В Элисте я тоже со своим прозвищем распрощался – Сеня. Как-то в спортивном лагере в тихий час придумывали себе кликухи. Я вдруг ляпнул: «Сеня». Так и повелось. Оттуда перешло в «Динамо», «Зарю». Начиная с «Уралана», ко мне обращались уже только по имени.
В основном-то прозвища от фамилии. А со Смертиным – какие варианты? Смерть? Живой? Сомнительно. Вот и у брата прозвища не было.
Виктор Волынкин, главный тренер барнаульского «Динамо», не боялся бросать в бой молодежь. Одновременно со мной в основе заиграли Кормильцев и Николай Кашенцев.
Я почувствовал доверие – и от былой застенчивости не осталось и следа, стали пробиваться лидерские качества. Выходил на позиции атакующего хавбека. Вспоминая отцовские уроки дриблинга, смело кидался в обводку хоть на двоих, хоть на троих. Порой перетягивал одеяло на себя, но ни от тренера, ни от старших товарищей упреков не слышал. Меня признали.
Придал уверенности и гол, который уже во втором матче забил читинскому «Локомотиву», лидеру нашей зоны. «Динамо» выиграло – 1:0. Была подача с фланга. Кашенцев вверху поборолся с вратарем, который выбил мяч за линию штрафной. А я в касание левой ногой перекинул его в ворота.
Я не сразу понял, что произошло. На несколько секунд оказался в прострации. Потом налетели ребята, от радости повалили на землю – и эйфория…
Я помню все свои голы. Это нетрудно, ведь их немного. Около тридцати: за двадцать сезонов в профессиональном футболе – от барнаульского «Динамо» до «Фулхэма». Тот, первый, читинскому «Локомотиву» дорог не меньше, чем единственный гол за «Челси» – в матче Лиги чемпионов с «Порту».
Второй раз за «Динамо» отличился с пенальти. Удивительно, как мне, 17-летнему новичку, «старики» доверили пробить. Я же никакого страха не испытывал. Спросили: «Лешка, готов?» – «Конечно». Но в следующем матче вратарь потащил, и больше с 11-метровыми в Барнауле не связывался.
А потом случай в «Заре». Играли с краснодарским «Колосом», в воротах олимпийский чемпион Сеула-1988, опытнейший Алексей Прудников. Пенальти в том матче я бил дважды. Первый – удачно, второй Прудников отразил.
Незадолго до этого я получил первую машину – «восьмерку». В раздевалке Сергей Васютин, главный тренер «Зари», бросил в сердцах: «Лучше б удары отрабатывал, чем на гашетку давил!» С того дня к «точке» подходить зарекся.

- **Выдержка из данных**
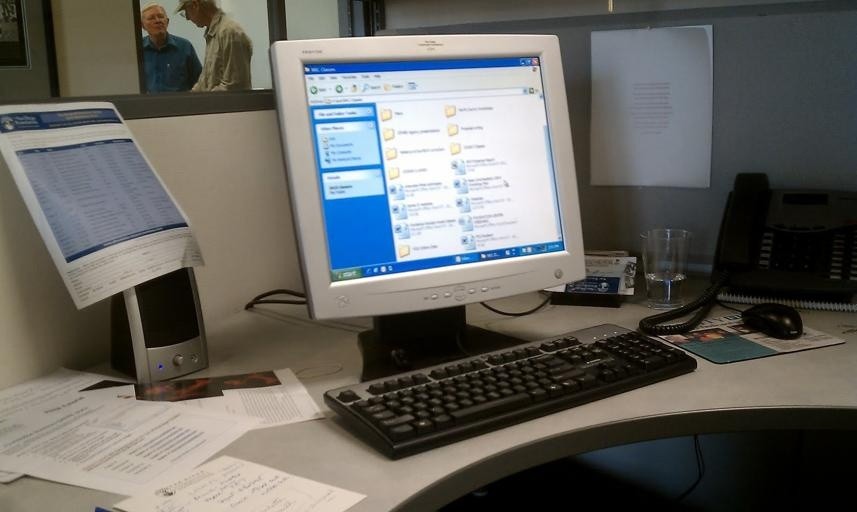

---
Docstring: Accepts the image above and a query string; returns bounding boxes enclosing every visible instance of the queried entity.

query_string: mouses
[741,301,804,340]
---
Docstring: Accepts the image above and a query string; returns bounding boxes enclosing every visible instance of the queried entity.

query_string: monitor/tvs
[267,38,588,386]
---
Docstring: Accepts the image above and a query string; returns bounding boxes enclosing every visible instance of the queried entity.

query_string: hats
[173,0,191,15]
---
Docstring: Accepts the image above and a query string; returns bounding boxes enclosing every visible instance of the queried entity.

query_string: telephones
[710,172,857,304]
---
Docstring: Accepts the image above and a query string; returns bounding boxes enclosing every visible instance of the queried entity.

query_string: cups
[639,227,693,312]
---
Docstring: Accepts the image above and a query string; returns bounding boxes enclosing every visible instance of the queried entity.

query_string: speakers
[112,267,209,385]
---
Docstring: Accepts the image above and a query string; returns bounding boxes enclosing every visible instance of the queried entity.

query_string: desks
[0,286,857,512]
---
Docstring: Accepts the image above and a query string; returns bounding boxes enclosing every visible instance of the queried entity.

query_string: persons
[141,0,203,93]
[173,0,254,92]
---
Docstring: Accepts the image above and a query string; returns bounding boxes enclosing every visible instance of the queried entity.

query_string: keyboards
[322,322,698,462]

- **Цель упражнения**
Верны ли по фрагменту текста три утверждения ниже? Для каждого ответьте «да» или «нет» и приведите дословно слова текста, которые это решают.
1. Первый гол за «Динамо» был забит уже в первом матче.
2. Во второй раз за «Динамо» удалось отличиться с пенальти.
3. В матче с «Колосом» Прудников отразил оба пенальти.

- **Решение задачи**
1. Нет: «гол, который уже во втором матче забил читинскому „Локомотиву“».
2. Да: «Второй раз за „Динамо“ отличился с пенальти».
3. Нет: «Первый – удачно, второй Прудников отразил».